- GIVEN REQUEST -
Output the material word for word. Leave each picture out.

(Spatial reasoning records)
-=-=-

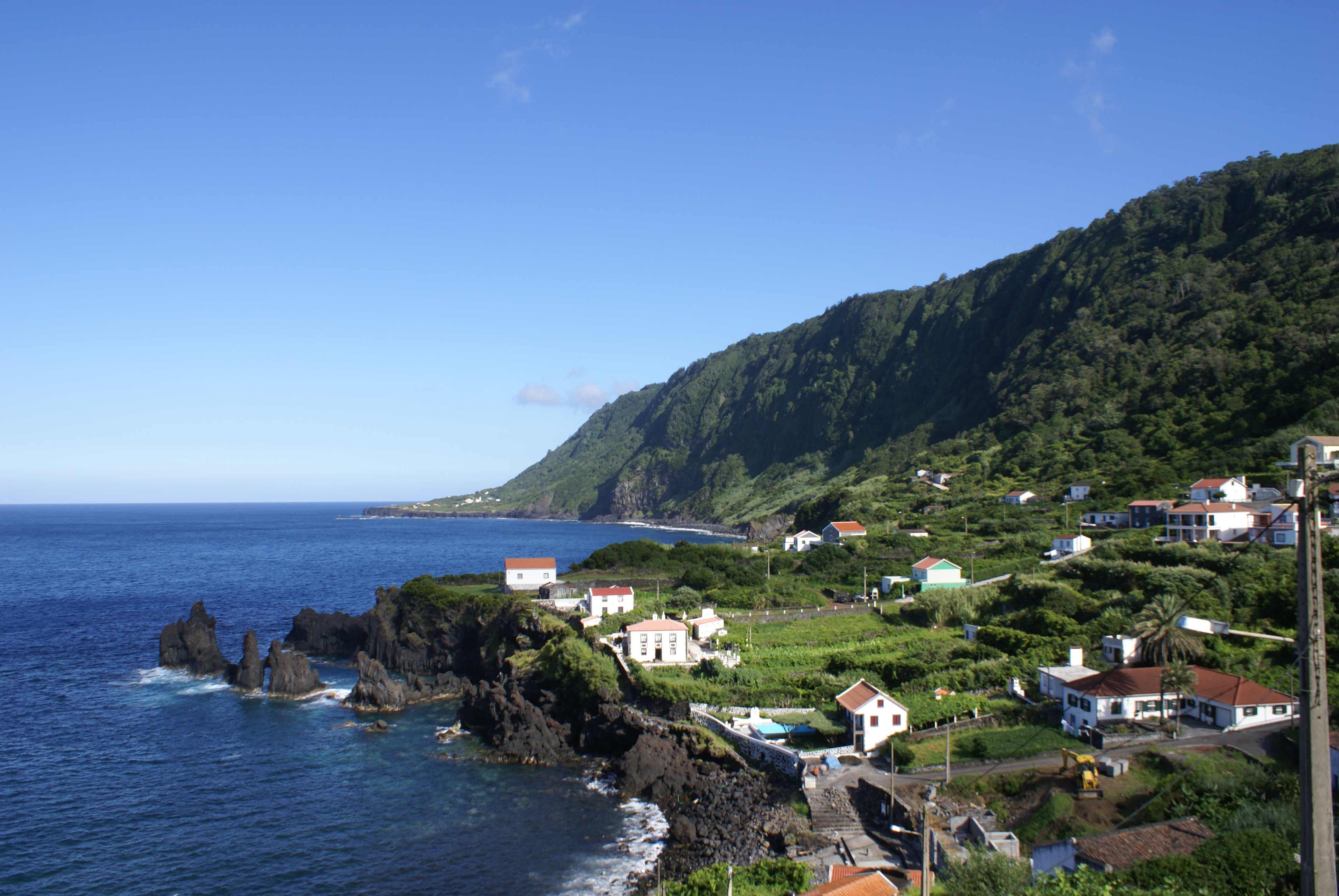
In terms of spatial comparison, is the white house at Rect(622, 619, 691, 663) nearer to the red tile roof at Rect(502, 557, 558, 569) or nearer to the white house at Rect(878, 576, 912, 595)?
the red tile roof at Rect(502, 557, 558, 569)

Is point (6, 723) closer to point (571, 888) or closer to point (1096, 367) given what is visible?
point (571, 888)

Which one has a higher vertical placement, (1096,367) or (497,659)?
(1096,367)

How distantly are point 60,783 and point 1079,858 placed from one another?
40.1 meters

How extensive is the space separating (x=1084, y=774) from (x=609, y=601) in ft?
116

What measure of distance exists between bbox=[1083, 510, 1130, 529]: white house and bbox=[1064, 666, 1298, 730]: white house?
41656 mm

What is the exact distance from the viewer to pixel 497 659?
5291 centimetres

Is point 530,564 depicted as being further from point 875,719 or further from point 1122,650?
point 1122,650

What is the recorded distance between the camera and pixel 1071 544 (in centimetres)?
6247

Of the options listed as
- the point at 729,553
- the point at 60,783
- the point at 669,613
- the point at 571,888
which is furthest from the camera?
the point at 729,553

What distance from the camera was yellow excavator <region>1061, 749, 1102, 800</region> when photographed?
25047mm

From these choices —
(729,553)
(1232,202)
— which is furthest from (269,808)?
(1232,202)

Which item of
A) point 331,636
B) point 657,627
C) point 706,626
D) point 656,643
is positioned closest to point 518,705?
point 656,643

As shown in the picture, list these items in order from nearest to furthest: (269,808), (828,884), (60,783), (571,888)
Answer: (828,884) → (571,888) → (269,808) → (60,783)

-=-=-

- ANSWER BELOW -
In terms of spatial comparison, is the white house at Rect(622, 619, 691, 663) nearer to the red tile roof at Rect(502, 557, 558, 569) or nearer to the white house at Rect(878, 576, 912, 595)?
the red tile roof at Rect(502, 557, 558, 569)

Is point (6, 723) closer to point (571, 888) or closer to point (1096, 367) given what is visible?
point (571, 888)

Which one has a higher vertical placement, (1096,367) or (497,659)?
(1096,367)

How distantly are point 60,783 and point 1079,858 placed from one another?
40.1 meters

How extensive is the space separating (x=1084, y=774) from (x=609, y=601) in ft?
116

What measure of distance exists between bbox=[1083, 510, 1130, 529]: white house and bbox=[1064, 666, 1298, 730]: white house?
41656 mm

What is the exact distance from the viewer to pixel 497 659?
5291 centimetres

Is point 530,564 depicted as being further from point 875,719 or further from point 1122,650?
point 1122,650

What is the recorded distance between the camera and pixel 1071 544 (in centimetres)?
6247

Of the options listed as
- the point at 729,553
- the point at 60,783
- the point at 669,613
- the point at 571,888
which is furthest from the camera?
the point at 729,553

What distance from the camera was yellow excavator <region>1061, 749, 1102, 800</region> when photographed?
25047mm

From these choices —
(729,553)
(1232,202)
— which is furthest from (269,808)?
(1232,202)

Which item of
A) point 331,636
B) point 657,627
C) point 706,626
D) point 656,643
is positioned closest to point 518,705?
point 656,643

As shown in the picture, list these items in order from nearest to furthest: (269,808), (828,884), (60,783), (571,888)
Answer: (828,884) → (571,888) → (269,808) → (60,783)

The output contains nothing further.